500 years of producing tasteful Tahini continues in Amedi

Amedi, Feb. 12, 2022 (Photo: Kurmanj Nhili)
Amedi, Feb. 12, 2022 (Photo: Kurmanj Nhili)

Amedi has been famous for its Tahini for many centuries. The climate and soil in the area are good for growing crops, especially the sesame used for producing Tahini.

In Amedi, Tahini is a part of people’s diet and has also become an essential part of the region’s heritage.

This delicious food is still produced by traditional methods in a factory on the Amedi River, which has kept the traditional water mills for making Tahini operational for hundreds of years.

Sulaiman Hussein Dashtani has been running the Ise Dela Bridge Tahini factory near Ise Bridge on Amedi River for 23 years. That factory has been in the family for generations.

Sulaiman told Kurdistan 24 that the Ise Bridge and the factory’s water mills were constructed around the same time, some 500 years ago. It is still producing the same tasty Tahini to the present day.

Ise Bridge is only 3 kilometers to the southwest of Amedi town on Amedi River and, according to Duhok’s antiquity directorate, the bridge was built in the 16th century. The bridge’s name is connected with the name of Ise Dela, a Kurdish figure from the Bahdinan Emirate.

“Our factory, named after Ise Bridge, uses locally grown sesame in the process,” said Sulaiman. “At first, sesame is soaked well in water for two days. Then they are grounded down and washed and then put in salted water.”

“Later the sesames are roasted in an oven heated by a wood fire. Lastly, they reach the mill that produces the tasty and smooth paste called Tahini,” he added.

This Tahini factory operates for 24 hours, seven months a year, between October and June, mainly because that’s the season when there’s enough water and the current is strong enough to turn the water mills.

Ahmed Amedi, a worker at the factory, explained that the grinder millstone is turned by hydropower underneath. The water cools off the millstone temperature, so none of the seeds are burnt.

“We still use water mills for producing Tahini. That’s why the taste is unique,” he said.

According to the owner of the factory on the Amedi River, there’s no official export of their Tahini.

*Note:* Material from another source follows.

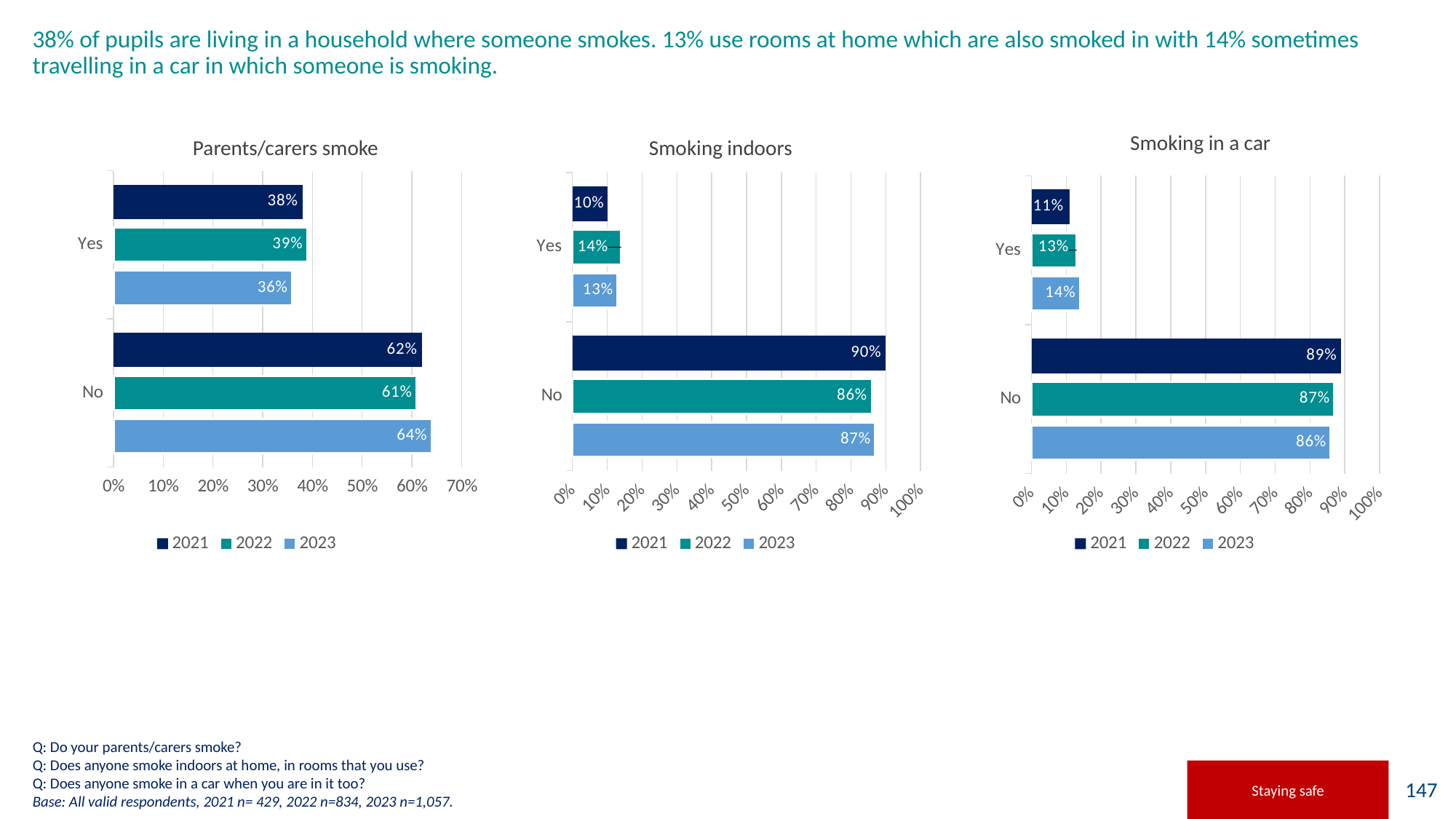
What kind of chart is the 'Parents/carers smoke' chart? Bar chart In the 'Smoking indoors' chart, what is the value for 'Yes' in 2022? 14% In the 'Smoking in a car' chart, which year has the lowest value for 'Yes'? 2021 In the 'Parents/carers smoke' chart, what is the value for 'No' in 2023? 64% In the 'Parents/carers smoke' chart, what is the difference between the 'No' value in 2023 and the 'No' value in 2022? 3% What is the title of the middle chart on the slide? Smoking indoors In the 'Parents/carers smoke' chart, what is the value for 'Yes' in 2021? 38% In the 'Smoking indoors' chart, which is larger: the 'Yes' value for 2022 or the 'Yes' value for 2023? 2022 How many series does the legend list in the 'Smoking in a car' chart? 3 In the 'Smoking indoors' chart, which year has the highest value for 'No'? 2021 In the 'Smoking in a car' chart, what is the difference between the 'No' value in 2021 and the 'Yes' value in 2021? 78% In the 'Smoking in a car' chart, what is the value for 'No' in 2021? 89%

However, there’s so much demand for it that each year they send 300 kilos to Australia, as well as to the US, European countries, and some Arab countries. The owner is now in talks with a businessman to have regular exports to Europe.

The factory produces 80 tons of Tahini each year. One kilo is sold for over 10,000 Iraqi dinars (approximately $7) in the local markets.

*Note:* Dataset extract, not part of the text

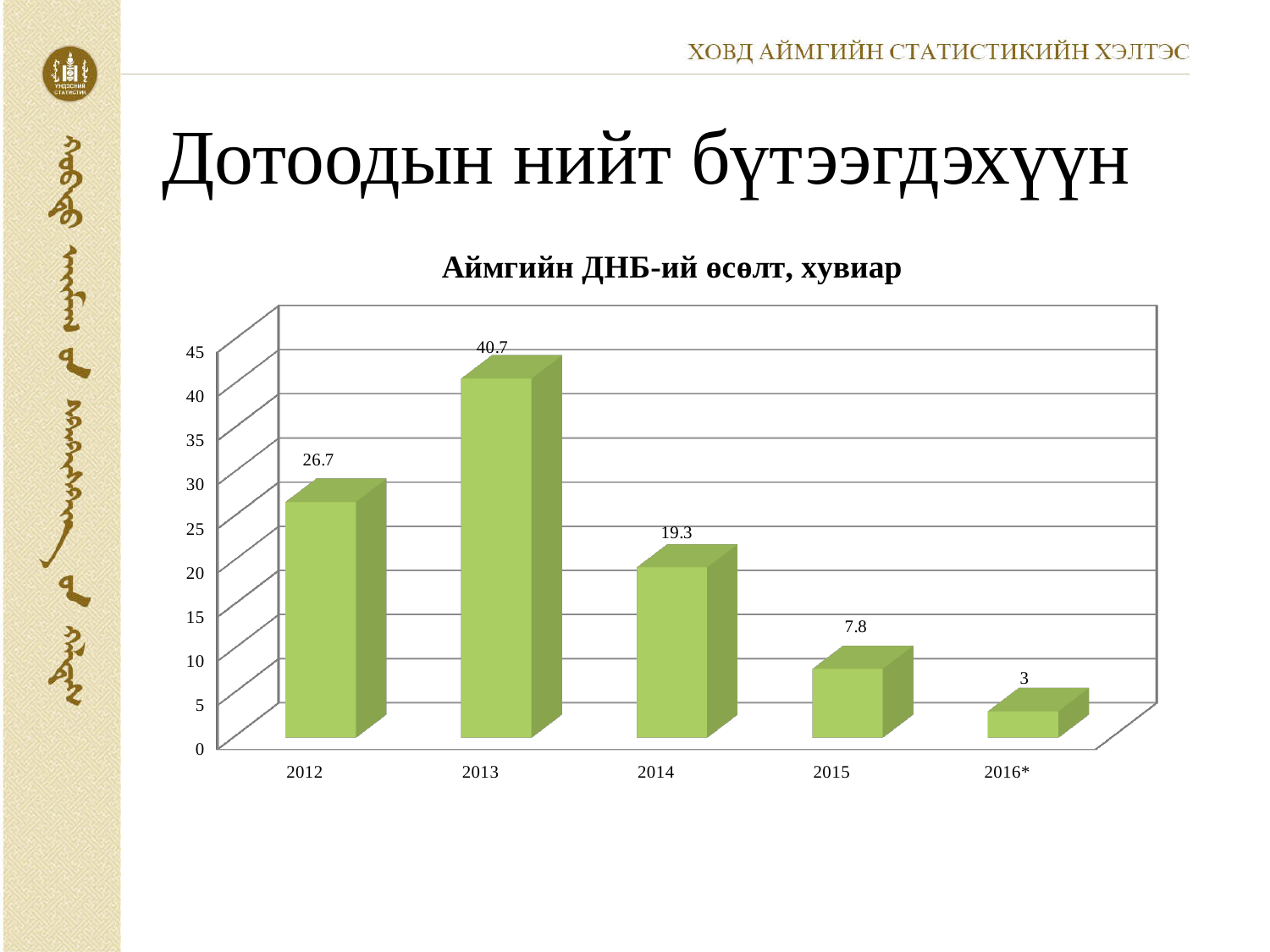
Which year has the highest value? 2013 What is the difference between the values for 2013 and 2012? 14 How many years are shown on the x axis? 5 What kind of chart is shown on the slide? Bar chart Which is larger, the value for 2014 or the value for 2015? 2014 What is the value for 2012? 26.7 What is the value for 2014? 19.3 Do the values rise or fall from 2013 to 2016*? Fall Which year has the lowest value? 2016* What is the value for 2013? 40.7 What is the value for 2016*? 3 What is the value for 2015? 7.8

There are 100 Tahini factories in Duhok province that produce around 24,000 tons daily. The most popular ones are in Amedi.

The bridge and the factory together are now a tourist destination, with many people wanting to see this beautiful and historic spot of the Kurdistan Region that is still lively.

Some kinds of sesames are imported to the Kurdistan Region from Uzbekistan, India, Romania, Syria, and the south of Iraq. However, according to Walat Tariq, owner of a Tahini factory, none of them come close to the quality and taste of sesame grown in the Kurdistan Region and particularly in Amedi.

A ton of imported sesame currently costs over 2 million dinars (approximately $1,370), while only one ton of Kurdistan sesame costs around 4 million dinars (approximately $2,750).